The Maine State Pier is a municipal-owned deepwater marine facility and music venue located at the intersection of Commercial Street and Franklin Street on the eastern waterfront in Portland, Maine.

Located to the north of Maine Wharf, it was completed in 1924. In the mid-2000s, competing proposals were examined to redevelop the Maine State Pier into a tourist destination, but difficulties with state regulations and the late-2000s recession halted proposed redevelopment. In 2009, the first annual Portland Lobster Fest was held at the State Pier.

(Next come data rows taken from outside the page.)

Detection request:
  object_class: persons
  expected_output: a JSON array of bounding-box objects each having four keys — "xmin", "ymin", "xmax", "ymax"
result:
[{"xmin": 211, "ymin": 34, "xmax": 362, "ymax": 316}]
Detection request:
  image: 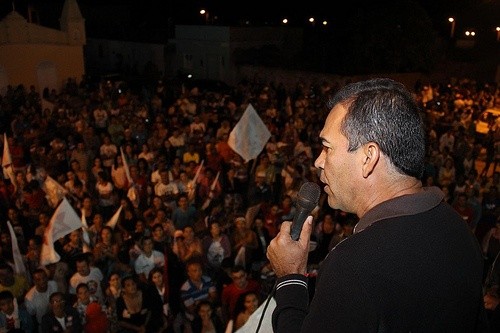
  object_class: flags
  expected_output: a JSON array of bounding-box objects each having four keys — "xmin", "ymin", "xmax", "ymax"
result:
[
  {"xmin": 202, "ymin": 172, "xmax": 220, "ymax": 209},
  {"xmin": 107, "ymin": 205, "xmax": 123, "ymax": 227},
  {"xmin": 120, "ymin": 147, "xmax": 134, "ymax": 185},
  {"xmin": 8, "ymin": 221, "xmax": 26, "ymax": 274},
  {"xmin": 82, "ymin": 209, "xmax": 90, "ymax": 244},
  {"xmin": 227, "ymin": 104, "xmax": 272, "ymax": 162},
  {"xmin": 2, "ymin": 134, "xmax": 17, "ymax": 192},
  {"xmin": 41, "ymin": 199, "xmax": 83, "ymax": 266},
  {"xmin": 190, "ymin": 159, "xmax": 204, "ymax": 195},
  {"xmin": 44, "ymin": 176, "xmax": 68, "ymax": 208}
]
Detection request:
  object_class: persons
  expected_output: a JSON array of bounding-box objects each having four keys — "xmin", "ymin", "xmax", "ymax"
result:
[
  {"xmin": 267, "ymin": 78, "xmax": 367, "ymax": 188},
  {"xmin": 266, "ymin": 78, "xmax": 487, "ymax": 333},
  {"xmin": 0, "ymin": 196, "xmax": 267, "ymax": 333},
  {"xmin": 0, "ymin": 74, "xmax": 267, "ymax": 209},
  {"xmin": 422, "ymin": 173, "xmax": 500, "ymax": 233},
  {"xmin": 412, "ymin": 78, "xmax": 500, "ymax": 173},
  {"xmin": 480, "ymin": 233, "xmax": 500, "ymax": 333},
  {"xmin": 267, "ymin": 183, "xmax": 360, "ymax": 296}
]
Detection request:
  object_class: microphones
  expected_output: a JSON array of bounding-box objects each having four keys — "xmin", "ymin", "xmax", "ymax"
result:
[{"xmin": 289, "ymin": 182, "xmax": 321, "ymax": 241}]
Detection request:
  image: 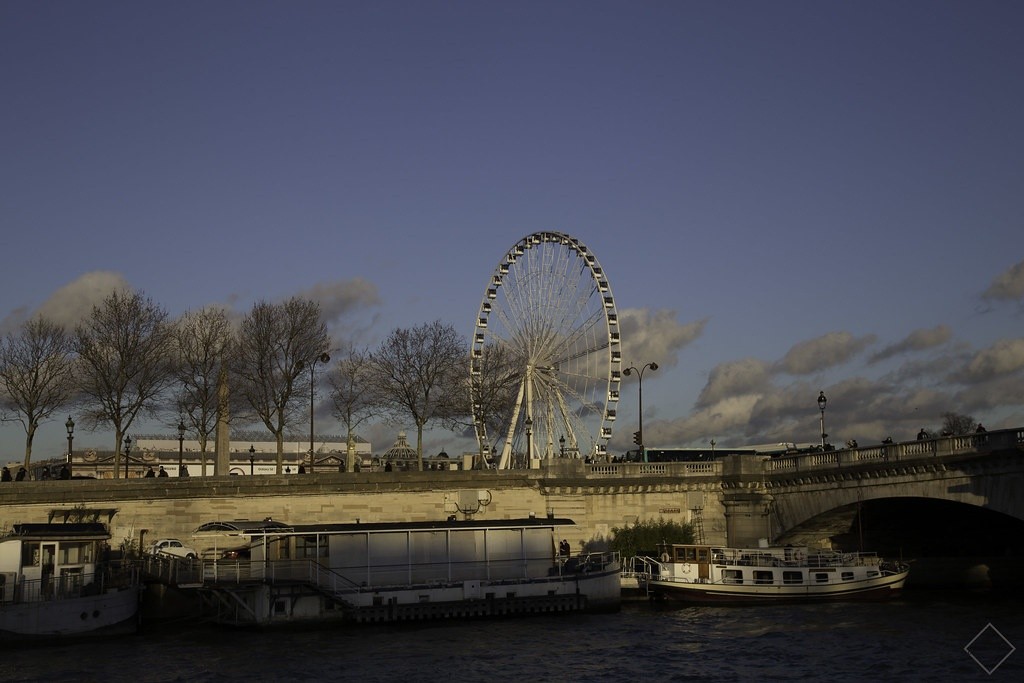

In 2009, the Portland City Council approved spending $2.4 million to redevelop the end of pier. Improvements included the creation of an outdoor music venue. In 2011, rapper Wiz Khalifa and others appeared at the venue. In 2016, Maine native Howie Day performed "Collide" and other songs at the pier. In '07, Grace Potter & the Nocturnals from Vermont played there. Boston acts Guster played there in '09, and Rachel Platten in 2015. The venue has a maximum capacity of 3,000.

During the 2011 Portland mayoral campaign, several candidates, including former State Senator Ethan Strimling made the lack of redevelopment at the Maine State Pier a key campaign issue. Many of Strimling's largest campaign donors were employees of Ocean Properties, one of the companies which sought to redevelop the pier during the 2000s.